自己否定感からの卒業
お風呂にもスマホが手放せない。SNSを目を皿のようにチェックし、ダラダラと見ていた。
「インフルエンサーのミナちゃんってかわいいな。整形したいかも」
大学生だった純夏は特にSNSを見るのが楽しい。役に立つライフハック、副業、投資、可愛い動物の情報までもある。
一方でSNSは美人でキラキラと成功している人も山ほどいる。純夏のフォロワー数は千人だが、上には上がいて、強制的に世界ランキングに参加させられているような?
「そっか。自己肯定感持たないとダメなんだ。ポジティブにならなきゃ。いい女にならなきゃ」
いつの間にか自分を責めていた。整形して二重にしても満足しない。SNSを見ると上には上がいるから。自己啓発セミナーに出ても、パワースポットに行っても何も変わらない。常に不満がつきまとってしまう。
悪夢も見るようになった。
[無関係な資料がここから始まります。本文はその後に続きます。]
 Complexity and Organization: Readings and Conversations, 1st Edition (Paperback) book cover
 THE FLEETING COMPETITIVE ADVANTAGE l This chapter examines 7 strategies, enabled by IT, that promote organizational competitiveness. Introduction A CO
スマホに追いかけられ「自己肯定感もて! 整形しろ! 英語話せ! 投資しろ! 婚活しろ! 副業しろ! ランキングトップになれ!」と怒鳴られた。
「こ、これ、夢?」
目覚めた時は、枕元にあるスマホに恐怖を覚えるぐらいだった。
「そっか。しばらくスマホ断食しよう」
それに気づいた純夏は、毎朝散歩し、手作り弁当を作って大学に通った。授業が終わるとまっすぐ家に帰り、宿題し、ラジオを聴きながらスチレッチトレーニングをして寝る。スマホは連絡を送る時にしか見ないように決めた。
そんな地味な生活をくり返すうちに、悪夢も見なくなるようになり、心も安定し始めた。自分を責めるような自己否定感もなくなり、ちょっとした事でも幸せを感じるようになった。
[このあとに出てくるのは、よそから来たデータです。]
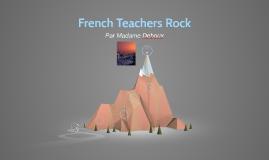 French Teachers Rock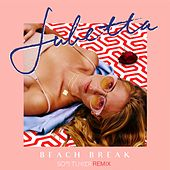 Beach Break (Sofi Tukker Remix) von Julietta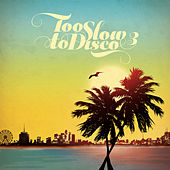 Too Slow to Disco, Vol. 3 de Various Artists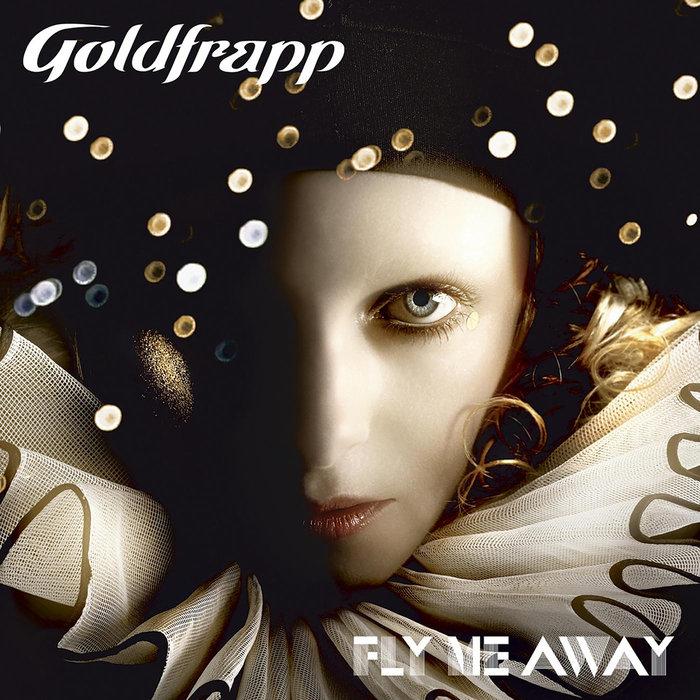 GOLDFRAPP - Fly Me Away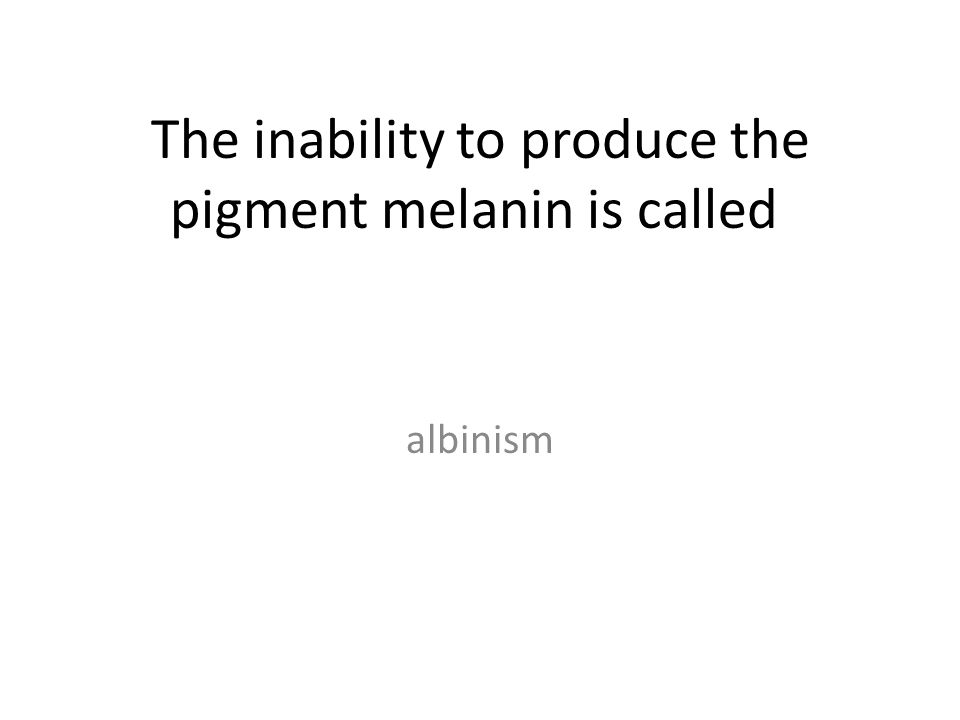 The inability to produce the pigment melanin is called albinism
近所の子供達が紙飛行機飛ばして可愛いなぁと思ったり、電車で疲れて寝言こぼしているOLに尊敬の気持ちを持ったり。
同じ寮のルームメイトにも「純夏、変わった?」と言われるぐらいだ。今度ルームメイトと一緒にプール行くことになった。SNSの「いいね!」よりリアルの付き合いの方が楽しそう。その日のカレンダーに丸をつけ、待ち遠しい。
寮の窓から遊園地の観覧車も見える。純夏はベランダに出てゆっくり動く観覧車を見上げて微笑む。遊園地の中では地味で退屈なアトラクションだけど、今はあまり嫌いじゃない。